The reason for the debut of this flexibility is due to Twitter’s ambitions in broadening its audience, looking to expand from the 100 million active users it has now to more than 1 billion. To reach this goal Twitter will invariably need to “go live” in more countries, some of which will not have the west’s inclination towards the freedom of speech as a fundamental human right.
As a Twitter blog post states, “One of our core values as a company is to defend and respect each user’s voice. We try to keep content up wherever and whenever we can, and we will be transparent with users when we can’t. The tweets must continue to flow.”
Like Google, Twitter also plans to the share any removal requests it receives from governments, companies and individuals in these new countries at the chillingeffects.org website. So far Twitter hasn’t needed to use their new ability to censor content in an individual country.
Still upset?
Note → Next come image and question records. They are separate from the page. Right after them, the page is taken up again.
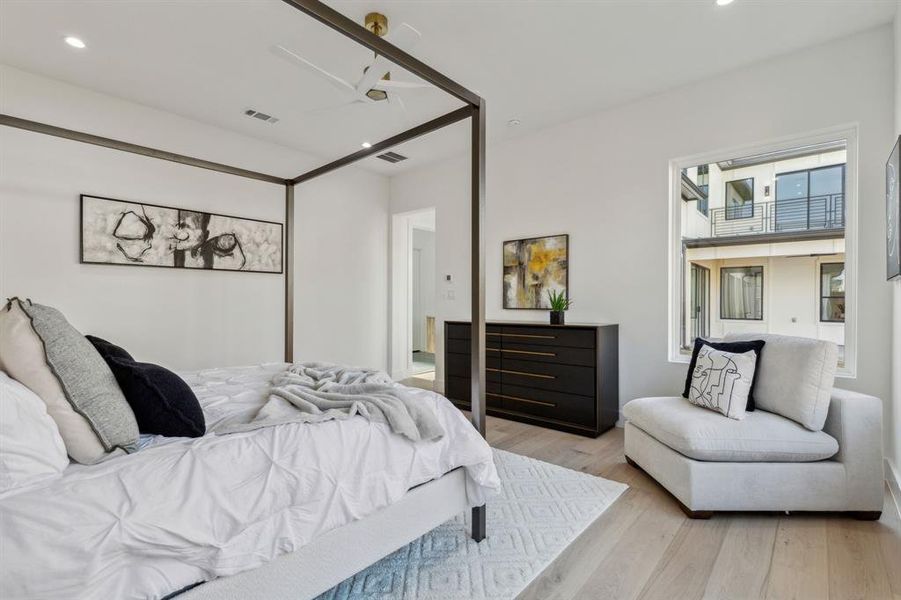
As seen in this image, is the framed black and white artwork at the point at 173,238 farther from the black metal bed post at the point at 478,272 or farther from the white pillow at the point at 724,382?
the white pillow at the point at 724,382

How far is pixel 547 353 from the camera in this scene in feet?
12.0

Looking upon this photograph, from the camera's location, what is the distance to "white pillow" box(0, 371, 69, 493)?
102cm

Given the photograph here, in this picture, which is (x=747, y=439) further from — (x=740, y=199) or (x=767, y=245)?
(x=740, y=199)

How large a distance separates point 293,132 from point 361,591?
393 centimetres

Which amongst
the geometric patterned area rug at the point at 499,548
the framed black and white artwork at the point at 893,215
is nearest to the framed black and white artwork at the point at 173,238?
the geometric patterned area rug at the point at 499,548

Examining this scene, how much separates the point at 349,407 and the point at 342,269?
3606 mm

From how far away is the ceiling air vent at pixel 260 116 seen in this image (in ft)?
12.2

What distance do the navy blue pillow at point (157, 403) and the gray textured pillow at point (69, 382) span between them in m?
0.07

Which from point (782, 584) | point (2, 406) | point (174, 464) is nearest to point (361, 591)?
point (174, 464)

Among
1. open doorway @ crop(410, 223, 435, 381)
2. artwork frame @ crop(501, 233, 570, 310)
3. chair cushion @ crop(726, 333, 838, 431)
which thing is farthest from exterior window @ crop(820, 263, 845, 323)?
open doorway @ crop(410, 223, 435, 381)

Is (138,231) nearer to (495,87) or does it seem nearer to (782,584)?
(495,87)

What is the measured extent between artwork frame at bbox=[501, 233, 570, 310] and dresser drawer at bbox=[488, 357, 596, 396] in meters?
0.70

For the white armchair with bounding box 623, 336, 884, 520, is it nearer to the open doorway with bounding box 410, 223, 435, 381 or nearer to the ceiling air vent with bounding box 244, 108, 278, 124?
the ceiling air vent with bounding box 244, 108, 278, 124

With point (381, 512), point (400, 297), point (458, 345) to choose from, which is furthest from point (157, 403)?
point (400, 297)
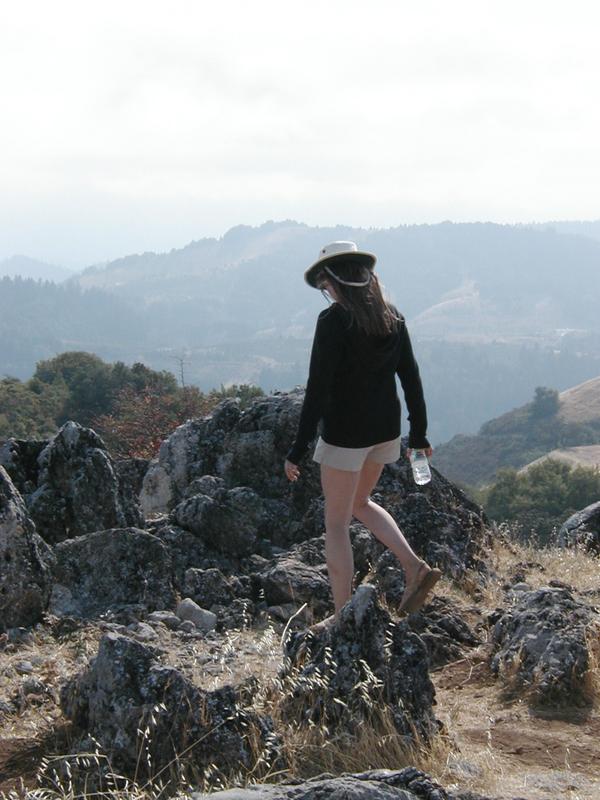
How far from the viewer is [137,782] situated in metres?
4.27

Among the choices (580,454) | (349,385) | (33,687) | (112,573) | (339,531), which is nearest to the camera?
(33,687)

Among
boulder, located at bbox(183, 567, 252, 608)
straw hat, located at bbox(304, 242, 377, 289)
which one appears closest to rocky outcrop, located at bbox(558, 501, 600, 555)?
boulder, located at bbox(183, 567, 252, 608)

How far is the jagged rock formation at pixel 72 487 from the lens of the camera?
8.30 metres

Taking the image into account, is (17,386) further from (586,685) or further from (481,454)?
(481,454)

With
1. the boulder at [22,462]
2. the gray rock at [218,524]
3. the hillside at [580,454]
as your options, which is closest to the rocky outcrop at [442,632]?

Well consider how instrumental Twitter is in political protests, most notably in Egypt’s overthrow of Hosni Mubarak last year. So in my humble opinion I think it is more important for some Twitter to exist in countries that would censor than not exist at all. And don’t forget that when a tweet is deleted in a country, it still pops up here in the US (and any country where it is not illegal). This can only lead to more communication between the peoples of the world. I do not agree with those that say this move by Twitter is an indication of their moving away from a commitment to free speech. On the contrary, I think the idea that Twitter will be available in more countries, even in some that would censor content, is a step in the right direction, a step towards tearing down these oppressive governments. Increased communication can only be good and in lieu of having nothing in these countries, I think it much the wiser to have at least a little bit, because as we’ve seen, a little bit can go a long way.